Doktrinde, ücretsiz izinlerin de İşK. m. 55/(j) kapsamında yıllık ücretli izne hak kazanma açısından çalışılmış gibi sayılan süreler arasında değerlendirilmesi gerektiği ifade edilmekte ise de, Yargıtay, yıllık ücretli izne hak kazanmak için gerekli olan bir yıllık bekleme süresinin hesabında “ücretsiz izin” süresini dikkate almamaktadır.
Özellikle belirtmek isteriz ki ileride bu yönde de bazı tartışmalar meydana gelecektir. Yıllık izin bakımından İş Kanunu madde 55’e göre işverenin çalışana verdiği diğer izinler yıllık izin hak edişi bakımından çalışılmış gibi sayılacaktır. Dolayısıyla işverenin kendi takdiri ile çalışanları ücretsiz izne çıkarması bu sürelerin yıllık izin hesabında dikkate alınmasına neden olabilir. Aynı şekilde ücretsiz iznin kıdem tazminatı hesabında dikkate alınmaması, ücretsiz izin talebinin çalışanın iradesine dayanmasıdır. Dolayısıyla hem kıdem tazminatı hem de yıllık izin bakımından bu sürelerin dikkate alınması söz konusu olabilir.

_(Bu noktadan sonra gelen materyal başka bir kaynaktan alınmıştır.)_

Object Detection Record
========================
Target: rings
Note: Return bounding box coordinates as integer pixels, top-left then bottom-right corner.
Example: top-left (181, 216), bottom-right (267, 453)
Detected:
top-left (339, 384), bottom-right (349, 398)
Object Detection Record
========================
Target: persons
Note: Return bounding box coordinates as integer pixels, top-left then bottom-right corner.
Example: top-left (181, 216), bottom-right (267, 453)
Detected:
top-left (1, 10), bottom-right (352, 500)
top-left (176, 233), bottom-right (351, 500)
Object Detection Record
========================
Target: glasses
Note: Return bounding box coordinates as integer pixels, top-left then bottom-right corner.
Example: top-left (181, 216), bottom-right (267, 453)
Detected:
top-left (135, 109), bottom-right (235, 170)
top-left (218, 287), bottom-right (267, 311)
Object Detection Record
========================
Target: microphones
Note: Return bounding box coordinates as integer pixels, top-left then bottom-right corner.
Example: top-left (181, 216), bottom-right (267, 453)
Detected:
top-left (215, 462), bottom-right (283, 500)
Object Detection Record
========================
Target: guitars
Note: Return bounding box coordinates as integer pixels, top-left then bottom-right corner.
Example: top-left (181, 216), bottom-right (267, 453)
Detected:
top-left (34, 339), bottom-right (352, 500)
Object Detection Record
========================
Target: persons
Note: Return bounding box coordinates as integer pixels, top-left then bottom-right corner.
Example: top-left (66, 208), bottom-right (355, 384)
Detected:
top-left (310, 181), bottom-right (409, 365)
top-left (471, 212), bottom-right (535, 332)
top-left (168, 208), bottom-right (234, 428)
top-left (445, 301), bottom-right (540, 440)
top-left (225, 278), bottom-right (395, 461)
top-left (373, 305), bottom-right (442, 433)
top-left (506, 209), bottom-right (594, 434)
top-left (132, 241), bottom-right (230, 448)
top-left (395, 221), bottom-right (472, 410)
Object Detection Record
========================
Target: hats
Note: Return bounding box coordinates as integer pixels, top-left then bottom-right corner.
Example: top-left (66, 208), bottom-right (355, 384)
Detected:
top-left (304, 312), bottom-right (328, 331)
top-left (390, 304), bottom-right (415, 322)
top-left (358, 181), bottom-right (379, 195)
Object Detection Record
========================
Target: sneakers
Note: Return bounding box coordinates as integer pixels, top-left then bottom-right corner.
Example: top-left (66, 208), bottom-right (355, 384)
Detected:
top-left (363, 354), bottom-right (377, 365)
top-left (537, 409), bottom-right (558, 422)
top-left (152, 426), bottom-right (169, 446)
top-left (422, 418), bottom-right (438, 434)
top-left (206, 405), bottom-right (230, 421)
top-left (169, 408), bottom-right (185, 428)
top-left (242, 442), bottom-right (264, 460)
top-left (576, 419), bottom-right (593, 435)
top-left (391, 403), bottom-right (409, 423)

Koronavirüsü sürecinin sonunda, ileride işçi ve işveren arasında çok ciddi sayıda anlaşmazlık yaşanacağını düşünüyorum. Başta iş kazası ve meslek hastalığı sayılıp sayılmama konusu olmak üzere, izin, kıdem ve ihbar tazminatı, ücret ve diğer alacaklar yönünden önce arabulucularda ve ardından anlaşamama durumunda mahkemelerde çok sayıda dava açılmasını bekliyorum.
Sonuç olarak, işçi ve işverenin ortak iradesiyle ortaya çıkan ücretsiz izin döneminde iş akdinin askıda olduğu ve ücretsiz izin döneminin yıllık izin ve kıdem tazminatı yönünden dikkate alınmaması gerekir. Ancak 7244 Sayılı Kanunla getirilen Üç ay veya uzatma halinde altı aylık kanuni ücretsiz izin uygulamasının yıllık izin ve kıdem tazminatı hesabında dikkate alınması, işçinin kıdeminin devam ettirilmesinin uygun olacağını düşünüyorum.